El sábado, al amanecer, llegué temprano a la casa de don Benjamín. Me había pedido que lo ayudara con los almácigos de café: tamizamos la tierra, llenamos las bolsas y depositamos en ellas los granos que, con el tiempo, habrían de transformarse en ardientes arboles cargados de frutas rojas y amarillas.
Su casa, en Jericó, reposaba al borde de una selva intacta, un pequeño parche de verdor en medio de las pasturas, que aún guarda el testimonio de la vibrante belleza de lo que, dos o tres siglos atrás, fueron bosques frutíferos y sensuales.

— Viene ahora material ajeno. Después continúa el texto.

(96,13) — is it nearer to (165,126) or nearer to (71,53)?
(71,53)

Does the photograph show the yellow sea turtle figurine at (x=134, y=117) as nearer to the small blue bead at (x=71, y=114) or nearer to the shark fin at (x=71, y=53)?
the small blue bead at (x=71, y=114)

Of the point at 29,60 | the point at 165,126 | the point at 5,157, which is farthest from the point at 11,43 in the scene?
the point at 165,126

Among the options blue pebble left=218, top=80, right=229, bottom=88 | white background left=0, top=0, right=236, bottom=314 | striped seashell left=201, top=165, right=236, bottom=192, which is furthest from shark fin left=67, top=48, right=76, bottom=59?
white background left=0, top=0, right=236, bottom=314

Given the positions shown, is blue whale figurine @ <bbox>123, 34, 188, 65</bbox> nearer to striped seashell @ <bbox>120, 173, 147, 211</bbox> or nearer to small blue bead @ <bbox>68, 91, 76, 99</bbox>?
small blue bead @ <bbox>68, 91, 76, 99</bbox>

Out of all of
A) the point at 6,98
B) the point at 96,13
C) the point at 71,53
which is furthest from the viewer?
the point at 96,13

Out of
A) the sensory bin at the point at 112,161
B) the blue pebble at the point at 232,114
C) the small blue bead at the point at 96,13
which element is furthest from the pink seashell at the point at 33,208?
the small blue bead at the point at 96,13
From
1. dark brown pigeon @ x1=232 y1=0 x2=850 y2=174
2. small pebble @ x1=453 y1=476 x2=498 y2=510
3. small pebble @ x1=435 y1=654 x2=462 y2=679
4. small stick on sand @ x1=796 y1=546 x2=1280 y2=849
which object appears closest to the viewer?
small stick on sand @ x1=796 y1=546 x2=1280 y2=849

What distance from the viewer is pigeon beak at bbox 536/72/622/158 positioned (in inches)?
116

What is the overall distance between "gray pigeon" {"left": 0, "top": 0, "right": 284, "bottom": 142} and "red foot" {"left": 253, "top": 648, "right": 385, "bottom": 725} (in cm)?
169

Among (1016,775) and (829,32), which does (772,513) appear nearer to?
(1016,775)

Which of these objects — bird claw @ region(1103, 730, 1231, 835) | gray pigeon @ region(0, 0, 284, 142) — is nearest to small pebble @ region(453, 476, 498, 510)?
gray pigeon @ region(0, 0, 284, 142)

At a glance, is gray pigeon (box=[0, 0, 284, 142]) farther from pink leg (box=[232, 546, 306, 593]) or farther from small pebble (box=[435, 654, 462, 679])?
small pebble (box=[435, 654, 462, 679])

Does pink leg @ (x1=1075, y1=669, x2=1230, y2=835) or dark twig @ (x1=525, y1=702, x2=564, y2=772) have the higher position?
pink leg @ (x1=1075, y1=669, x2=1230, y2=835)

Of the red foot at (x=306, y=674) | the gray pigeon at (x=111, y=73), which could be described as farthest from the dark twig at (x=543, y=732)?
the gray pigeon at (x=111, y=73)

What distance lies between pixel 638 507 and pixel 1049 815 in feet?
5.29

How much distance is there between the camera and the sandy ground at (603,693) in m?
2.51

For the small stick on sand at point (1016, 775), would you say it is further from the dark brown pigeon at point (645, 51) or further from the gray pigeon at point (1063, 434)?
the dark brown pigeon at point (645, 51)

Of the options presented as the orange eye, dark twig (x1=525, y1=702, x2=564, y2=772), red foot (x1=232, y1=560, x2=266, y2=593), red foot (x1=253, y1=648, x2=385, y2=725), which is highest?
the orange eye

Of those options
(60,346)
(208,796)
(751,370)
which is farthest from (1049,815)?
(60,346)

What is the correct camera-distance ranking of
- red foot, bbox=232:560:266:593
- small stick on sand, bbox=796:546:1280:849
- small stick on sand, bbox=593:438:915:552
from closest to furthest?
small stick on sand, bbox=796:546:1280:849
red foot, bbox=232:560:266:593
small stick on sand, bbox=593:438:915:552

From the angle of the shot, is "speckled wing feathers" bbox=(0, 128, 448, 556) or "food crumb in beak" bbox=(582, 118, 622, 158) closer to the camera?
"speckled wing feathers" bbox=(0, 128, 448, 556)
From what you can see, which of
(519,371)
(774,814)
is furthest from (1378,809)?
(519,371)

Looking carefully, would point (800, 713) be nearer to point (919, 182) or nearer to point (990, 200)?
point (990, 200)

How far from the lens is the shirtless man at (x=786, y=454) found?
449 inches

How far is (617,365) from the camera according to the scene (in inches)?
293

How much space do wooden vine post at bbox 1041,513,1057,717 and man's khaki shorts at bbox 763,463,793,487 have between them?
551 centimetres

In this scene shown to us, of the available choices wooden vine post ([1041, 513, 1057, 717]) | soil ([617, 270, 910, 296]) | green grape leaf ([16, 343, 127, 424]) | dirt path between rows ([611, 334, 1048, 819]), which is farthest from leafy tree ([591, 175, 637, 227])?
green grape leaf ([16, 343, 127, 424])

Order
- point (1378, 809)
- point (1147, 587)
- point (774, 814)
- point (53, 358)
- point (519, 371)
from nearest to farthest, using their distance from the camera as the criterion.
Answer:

En la noche, como era costumbre, después de comer frijoles, encendíamos la fogata y mambeábamos en silencio, mirando las estrellas, dejándonos mecer por la sinfónica de insectos nocturnos y por el abrazo frío de las montañas del suroeste.
“Mañana en la tarde vamos a empezar a meditar, Santiago”, anunció. “Hay algo que quiero que aprenda: la meditación, además de ser un modo especial de concentrar la energía, es también la vía para romper la linealidad de la mente.”
“¿La linealidad de la mente?”, pregunté.
“Cuando meditamos”, continuó, “lo primero que se revela a la conciencia es que las emociones —y sobre todo los pensamientos— son entidades ajenas a nuestra voluntad. Son cosas automáticas, hechos que suceden más allá del deseo.
La mayoría de las personas se identifica con esa corriente de imágenes y se define en ella. Así nace la ilusión de que uno es lo que piensa. Y el pensamiento, por su propia naturaleza, es lineal: se mueve en el tiempo y en el espacio.”
En ese momento, don Benjamín hizo una pausa, se acomodó otra cucharada de mambe en el cachete y siguió:
“En esa linealidad del tiempo y el espacio, producida por la misma naturaleza del pensamiento, se halla el origen de la ansiedad, de las preocupaciones innecesarias, de la sensación de falta, de no tener nunca lo suficiente. Usted, por ejemplo, vive diciéndome desde que lo conozco que va a perder su trabajo, y sin embargo, un año después, aquí está. Me ha hecho reír mucho, joven.
Cuando meditamos, además de reconocer esa verdad esencial —que no somos lo que pensamos, sino aquel que observa los pensamientos, lo que tantas tradiciones llaman ‘el testigo’—, y cuando reconocemos a ese testigo como nuestra esencia fundamental, entonces, cuando la conciencia descansa en ese darse cuenta, se abre otra dimensión. Es difícil entenderlo sin meditar, pero es, por así decirlo, una cualidad no lineal de la conciencia.
Es un reconocimiento profundo, como decía Marco Aurelio, de que en cada instante lo tenemos todo. Que participamos en cada momento de todo lo existente y que somos completos. Esto es lo que quería decir el rey David cuando afirmaba: ‘El Señor es mi pastor, nada me faltará’. No que creyendo en Dios habrán recompensas, dinero o cosas buenas —nada de eso, mi amigo—, sino que, al descansar en ese testigo, uno descubre que es completo en cada instante, más allá de toda linealidad del espacio y del tiempo.”
Luego, mirándome con afecto, señaló los pandequesos sobre la mesa del corredor, me dijo que calentara el chocolate, que comiéramos, que hoy habíamos chupado mucho sol."